この場合、前記遮蔽材は前記管材内部に弾性保持されることが好ましく、これにより、接着剤やテープ等の固定用資材及び遮蔽材を固定する作業工程が不要となる。
【0010】
上記の発明において、前記遮蔽材は、紙材を複数重ねて型抜き加工されたものが好ましく、これにより、一定の素材使用量から容易かつ安価に多数の遮蔽材を短時間で製造することができる。
【0011】
また、前記遮蔽材は、紙材を丸めてプレス加工されたものでもよい。特にこの場合プレス時に遮蔽材内に発生した残留応力の作用により、管内に充填した遮蔽材が水洗時に水に接触すると遮蔽材がプレス前の状態に戻るように水を吸収しながら大きく膨張するため、優れた水中分散性が得られるという利点がある。この効果は、紙材として一般の紙材の代わりに水中分散性紙を選択した場合に特に顕著である。
【0012】

本発明のバックシールド溶接工法は、不活性ガス雰囲気にて溶接される管材内部に請求項1から6のいずれかに記載の遮蔽材を挿入し、前記管材内部の溶接部周囲に不活性ガス充填空間を形成して溶接することを特徴とするものである。
【0013】
このようなバックシールド溶接工法によれば、遮蔽材が紙材を成形加工した円盤状であるから、成形が容易な円盤状の遮蔽材を挿入するという簡単な作業で確実に空気遮蔽性が得られるとともに、溶接後には短時間の水洗浄で容易に除去できる。

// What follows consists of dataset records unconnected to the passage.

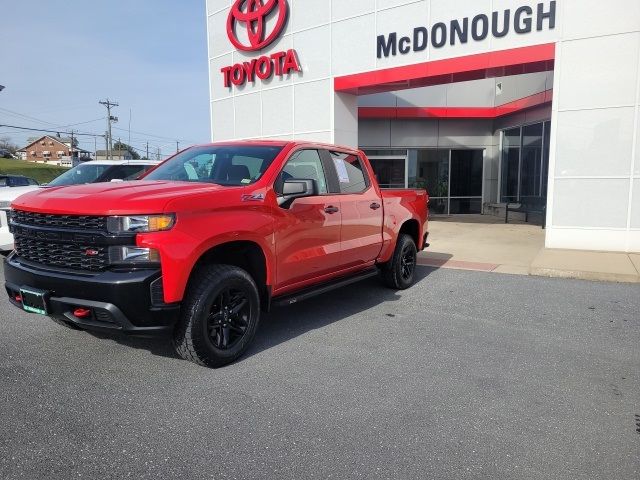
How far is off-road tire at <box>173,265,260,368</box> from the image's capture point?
3.84 meters

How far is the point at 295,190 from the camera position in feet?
14.5

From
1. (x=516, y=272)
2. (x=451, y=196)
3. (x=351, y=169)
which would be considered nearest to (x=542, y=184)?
(x=451, y=196)

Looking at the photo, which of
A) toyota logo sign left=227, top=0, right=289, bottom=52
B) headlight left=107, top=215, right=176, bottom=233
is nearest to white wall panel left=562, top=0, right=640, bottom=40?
toyota logo sign left=227, top=0, right=289, bottom=52

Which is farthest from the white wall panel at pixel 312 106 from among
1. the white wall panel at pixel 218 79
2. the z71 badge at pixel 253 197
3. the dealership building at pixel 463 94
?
the z71 badge at pixel 253 197

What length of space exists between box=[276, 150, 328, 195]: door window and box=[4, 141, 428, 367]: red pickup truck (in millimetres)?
12

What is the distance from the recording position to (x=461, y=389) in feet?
12.5

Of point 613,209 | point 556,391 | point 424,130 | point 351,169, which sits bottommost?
point 556,391

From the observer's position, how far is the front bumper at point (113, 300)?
353cm

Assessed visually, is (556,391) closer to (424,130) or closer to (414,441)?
(414,441)

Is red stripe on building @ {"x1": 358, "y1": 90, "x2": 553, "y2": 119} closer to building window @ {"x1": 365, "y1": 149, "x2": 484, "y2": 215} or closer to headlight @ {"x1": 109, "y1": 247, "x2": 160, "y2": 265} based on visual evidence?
building window @ {"x1": 365, "y1": 149, "x2": 484, "y2": 215}

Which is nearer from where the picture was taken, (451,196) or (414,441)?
(414,441)

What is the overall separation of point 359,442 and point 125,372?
2050 millimetres

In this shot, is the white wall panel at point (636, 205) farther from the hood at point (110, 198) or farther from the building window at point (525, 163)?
the hood at point (110, 198)

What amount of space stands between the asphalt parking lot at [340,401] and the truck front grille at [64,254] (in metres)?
0.89
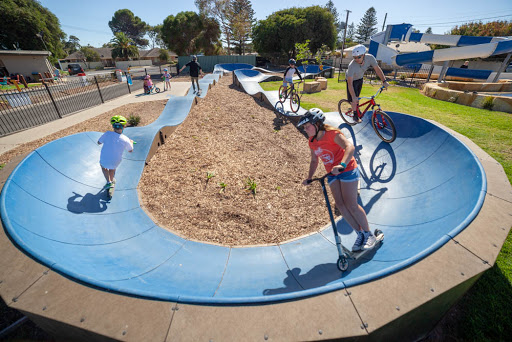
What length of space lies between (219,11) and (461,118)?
A: 2484 inches

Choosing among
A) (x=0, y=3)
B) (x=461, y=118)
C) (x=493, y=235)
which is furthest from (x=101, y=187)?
(x=0, y=3)

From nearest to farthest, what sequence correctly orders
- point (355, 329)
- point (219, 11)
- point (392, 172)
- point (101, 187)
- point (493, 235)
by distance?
point (355, 329)
point (493, 235)
point (101, 187)
point (392, 172)
point (219, 11)

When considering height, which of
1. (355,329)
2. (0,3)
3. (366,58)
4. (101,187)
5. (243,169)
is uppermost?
(0,3)

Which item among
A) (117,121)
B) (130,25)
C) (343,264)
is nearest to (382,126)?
(343,264)

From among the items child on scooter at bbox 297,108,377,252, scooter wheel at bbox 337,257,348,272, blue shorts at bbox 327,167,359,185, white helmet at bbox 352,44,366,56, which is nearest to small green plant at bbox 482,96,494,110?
white helmet at bbox 352,44,366,56

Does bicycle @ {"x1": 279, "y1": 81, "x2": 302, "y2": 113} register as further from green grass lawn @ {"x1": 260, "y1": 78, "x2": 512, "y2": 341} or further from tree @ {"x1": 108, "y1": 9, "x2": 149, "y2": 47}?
tree @ {"x1": 108, "y1": 9, "x2": 149, "y2": 47}

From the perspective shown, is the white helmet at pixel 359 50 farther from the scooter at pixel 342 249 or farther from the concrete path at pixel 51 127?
the concrete path at pixel 51 127

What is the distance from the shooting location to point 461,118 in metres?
9.41

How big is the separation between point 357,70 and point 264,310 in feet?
24.7

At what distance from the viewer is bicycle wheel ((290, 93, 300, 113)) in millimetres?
11773

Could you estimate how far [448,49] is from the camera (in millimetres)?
19359

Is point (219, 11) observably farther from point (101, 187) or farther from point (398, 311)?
point (398, 311)

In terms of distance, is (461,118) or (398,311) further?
(461,118)

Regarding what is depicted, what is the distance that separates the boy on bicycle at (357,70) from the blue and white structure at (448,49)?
19.4 meters
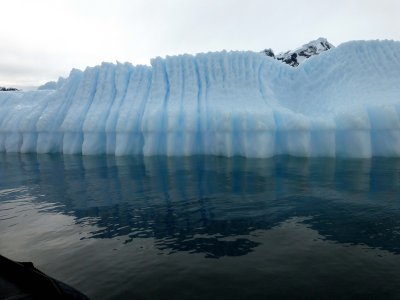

なお、遮蔽材を管材内部へ挿入する際には、配管内径よりやや小径の外径を有する所定長さの挿入部と、配管内径より大きい外径を有して挿入部の挿入量を規制するとともに、作業者が手に持って挿入操作を行う操作部とを備え、挿入部先端の遮蔽材押圧面から操作部まで連通して遮蔽材挿入時の空気抜きを行う流路が形成されている遮蔽材挿入冶具を用いることにより、遮蔽材を所望の位置まで確実かつ容易に挿入することができる。
【発明の効果】
【0014】
上述した本発明の遮蔽材は、紙材を成形加工した円盤状としたので、加工が容易で紙材使用量の低減も可能である。そして、このような遮蔽材を用いたバックシールド溶接工法は、簡単な作業で遮蔽材を管材内部に挿入してシールドガスを確実に封入できるようになり、しかも、溶接後には短時間の水洗浄で容易に除去できる。従って、少ない紙材の素材使用量で容易に製造できる遮蔽材を用い、簡単な作業でシールドガスの漏洩・空気の流入を確実に防止できるとともに、溶接後には短時間の水洗浄で容易に除去できる、バックシールド溶接工法の遮蔽材及びバックシールド溶接工法を提供することができる。
【発明を実施するための最良の形態】
【0015】
以下、本発明に係るバックシールド溶接工法の遮蔽材及びバックシールド溶接工法の一実施形態を図面に基づいて説明する。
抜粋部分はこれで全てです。